A car drives by Wright Patterson Air Force Base Wednesday, July 24, 2024. U.S. Sen. Sherrod Brown is proposing legislation to protect U.S. national security facilities and critical infrastructure by prohibiting Internet-connected vehicles produced in or controlled by China and other adversaries. MARSHALL GORBY\STAFF

A car drives by Wright Patterson Air Force Base Wednesday, July 24, 2024. U.S. Sen. Sherrod Brown is proposing legislation to protect U.S. national security facilities and critical infrastructure by prohibiting Internet-connected vehicles produced in or controlled by China and other adversaries. MARSHALL GORBY\STAFF

U.S. Sen. Sherrod Brown is introducing legislation to ban Internet-connected vehicles produced in or controlled by China and other adversaries from U.S. national security facilities and infrastructure near military bases and other federal installations.

Brown’s argument is that technology in new electric vehicles includes apps, sensors, and cameras that can capture data Chinese Communists should not have.

“We (Ohio) are a national security state, we’re an aerospace state, we’re a manufacturing state,” Brown said in a phone call with reporters Wednesday. “If one of their connected cars drive by Wright Patt (Wright-Patterson Air Force Base) or NASA Glenn (Research Center, near Cleveland) ... the Chinese Communist Party could use a connected car to listen in to private conversations or transmit senstive data or gather intelligence.”

He also expressed misgivings about Chinese investors buying “sensitive land,” such as agricultural land, near American military bases.

“We know that the Chinese Communist Party runs an elaborate surveillance state on their own people, and that extends to surveillance as far as they can get away with,” said the senator, who is seeking reelection to a seat he first won in 2006. “They steal trade secrets from U.S. companies. And I would say that presidents of both parties have sold out American manufacturers and American workers.”

He said China itself has banned U.S.-made, Internet-connected vehicles from locales near Chinese People’s Liberation Army sites.

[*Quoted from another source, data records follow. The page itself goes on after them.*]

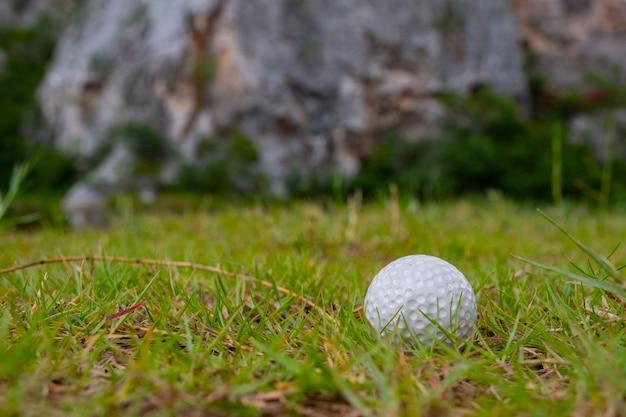 Balle de golf sur l'herbe près de la montagne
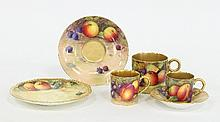 A group of Royal Worcester fruit-painted items,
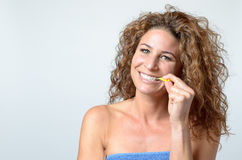 Woman cleaning her teeth with an interdental brush Stock Photography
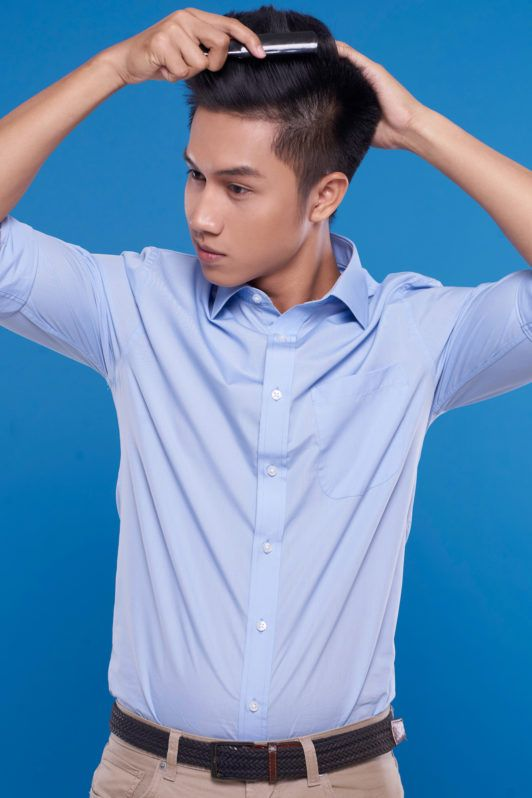 Pria asia dengan warna rambut hitam sedang menata rambut dengan sisir – tutorial menata gaya rambut pompadour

“Ohio has a number of federal installations that deal with the military,” said Jeff Hoagland, president and chief executive of the Dayton Development Coalition, which has long made protecting Wright-Patterson, the largest single-site employer in the state, its top priority. “ ... Obviously, Wright-Patt is the biggest. It’s the center of aerospace technology development and military aerospace intelligence.”

In the call, Hoagland pointed also to the presence of Ohio National Guard forces at Rickenbacker International Airport (home of the 121st Air Refueling Wing) near Columbus and the 179th Cyberspace Wing near Mansfield, as well researchers at the NASA Glenn facility.

Michael Stumo, CEO of the Coalition for a Prosperous America, which represents manufacturers and other American businesses, said China has been identified as an adversary of the United States in national intelligence estimates.

“We are in China-shock 2.0,” Stumo said on Wednesday’s call. “We saw what happened with China-shock 1.0. And finally America is starting to react.”

Brown has already called for a ban in the U.S. on Chinese-made electric vehicles “to protect Ohio autoworkers, and to combat the economic and national security threats posed by Chinese automakers.”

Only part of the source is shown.